Oleh Fajar Eka Bintara (SMA N 2 KLATEN / XA’11 / XI IPS 2 ‘12)
“Kalau Ratih jadi kuliah di kota, memangnya ibu ngga apa-apa?”
“Ya ngga apa-apa toh nduk, ibu justru senang.”
“Terus yang nemenin ibu jualan pagi-pagi, siapa?”
“Ya ibu sendirian toh.”
“Tapi, bu…”
“Udah tenang aja, yang penting kamu berhasil, dan semoga beasiswa itu benar-benar kamu dapatkan. Ibu akan sangat bangga.”
“Doakan Ratih ya, bu. Pengumuman kelulusan dan beasiswa itu besok pagi.”
“Pasti, cah ayu. Mari kita berangkat, nanti keburu siang.”

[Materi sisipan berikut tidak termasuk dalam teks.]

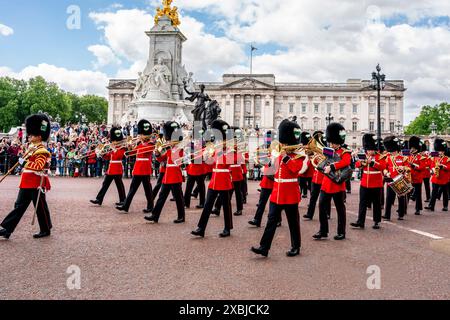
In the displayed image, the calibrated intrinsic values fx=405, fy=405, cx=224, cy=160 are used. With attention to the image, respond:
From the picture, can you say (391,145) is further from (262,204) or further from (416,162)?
(262,204)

Matahari mulai mengintip dari ufuk timur. Satu persatu bulir embun meninggalkan kelopak kembang dan dedaunan, tersapu mentari. Kabut dari puncak bukit mulai turun, udara di desa begitu dingin, bahkan mampu menembus
baju hangat yang dikenakan oleh para pejalan kaki. Jika libur, Ratih menemani ibunya berjualan makanan untuk penduduk desa sarapan. Ya, hasilnya tidak seberapa, tidak cukup untuk menghidupi, oh, tidak, kalau hanya untuk makan sehari-hari, mungkin saja cukup, tapi jika untuk biaya Ratih kuliah di perguruan tinggi, tentu tidak cukup. Bahkan untuk biaya Ratih sekolah SMA saja sering nunggak. Karna itulah ibu Ratih menerima pesanan rajutan untuk baju hangat, syal, sarung tangan, kaos kaki, dan apapun yang dipesan untuk mencukupi biaya tersebut.
Semangat Ratih sangat tinggi, ia bertekad untuk kuliah agar nantinya dapat menjadi orang sukses dan bisa membahagiakan ibunya tercinta. Karna itulah Ratih tiada henti belajar demi kelulusan dan beasiswa yang diselenggarakan oleh pihak sekolah bagi siswa yang berprestasi. Prestasi Ratih cukup gemilang, ia memang terkenal gadis yang pintar. Tapi agaknya Ratih cukup berat meninggalkan ibunya seorang diri. Ibunya mulai sakit-sakitan beberapa minggu terakhir ini. Sedangkan ayahnya, sudah meninggal karna sakit dua tahun lalu. Kini Ratih hanya hidup berdua dengan sang ibu. Penuh dengan kesederhanaan, tapi mereka tetap tiada henti bersyukur dan menjalani kehidupan dengan suka cita.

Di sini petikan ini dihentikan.